▶ Exercise directions
Pick out every line of the entries below where "STEP" occurs, and copy those lines.

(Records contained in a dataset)

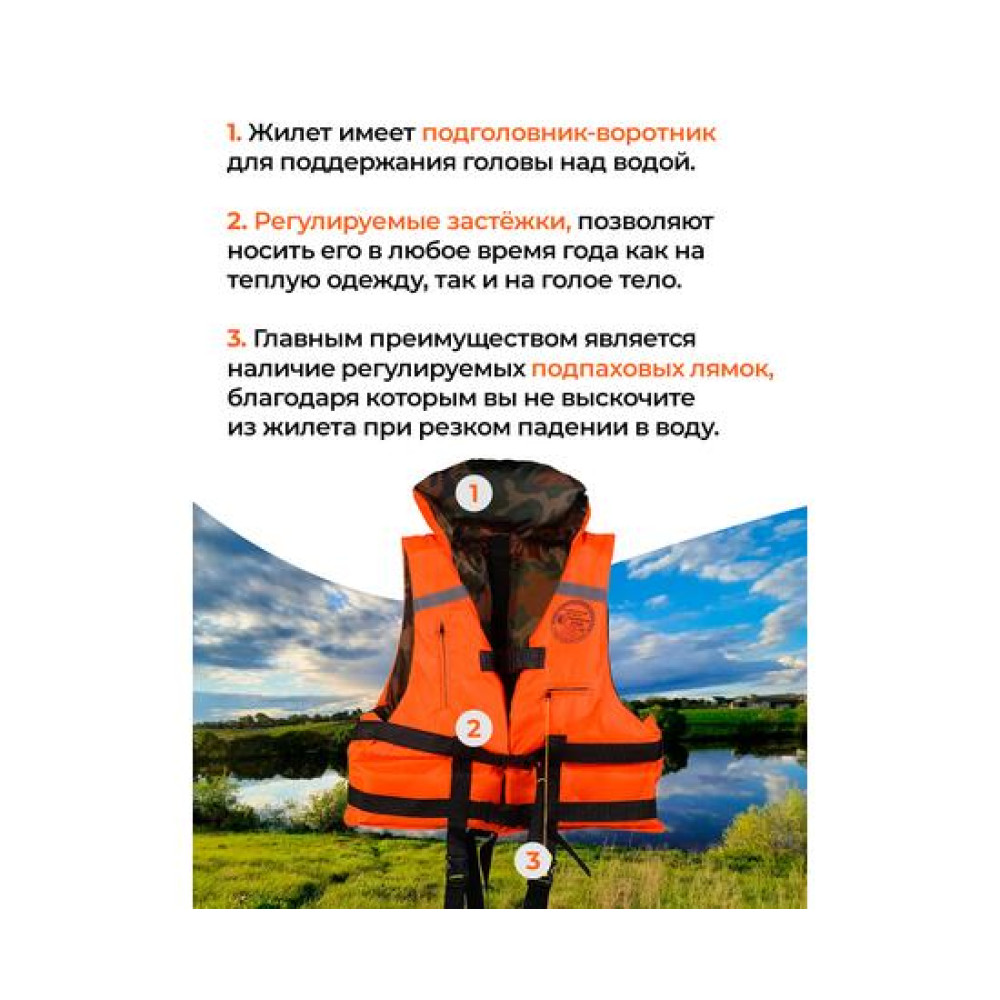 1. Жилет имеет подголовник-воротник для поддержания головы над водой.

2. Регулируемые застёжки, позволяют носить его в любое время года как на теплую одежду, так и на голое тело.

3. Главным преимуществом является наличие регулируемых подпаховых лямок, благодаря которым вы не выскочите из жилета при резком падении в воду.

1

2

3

--

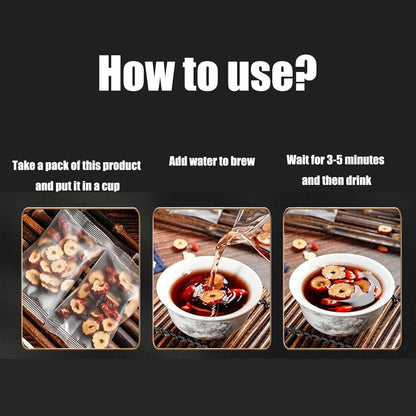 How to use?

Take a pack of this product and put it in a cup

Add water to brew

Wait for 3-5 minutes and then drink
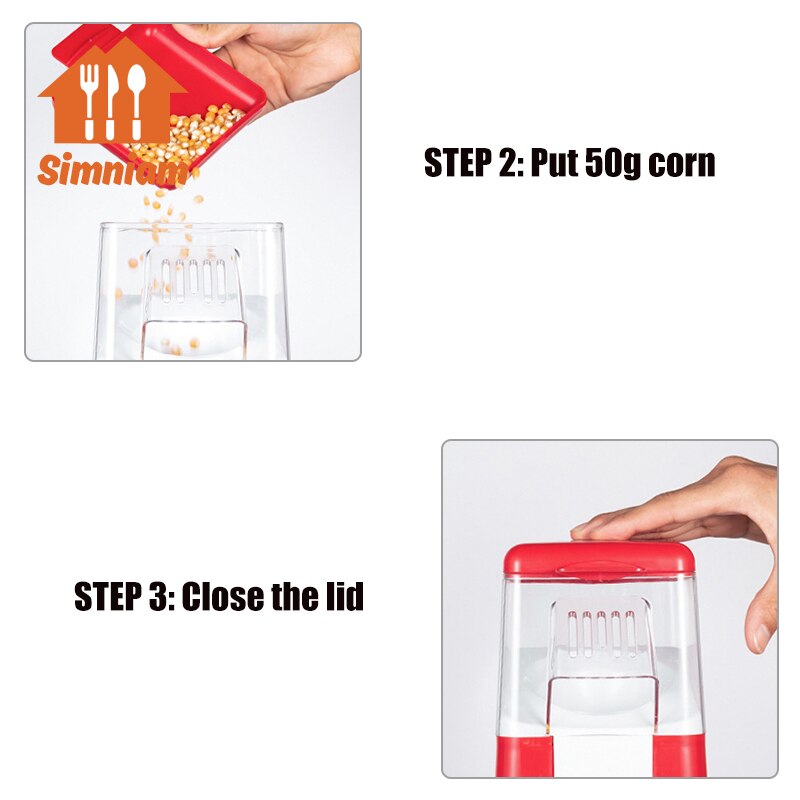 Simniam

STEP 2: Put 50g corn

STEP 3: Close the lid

▶ Task result
STEP 2: Put 50g corn
STEP 3: Close the lid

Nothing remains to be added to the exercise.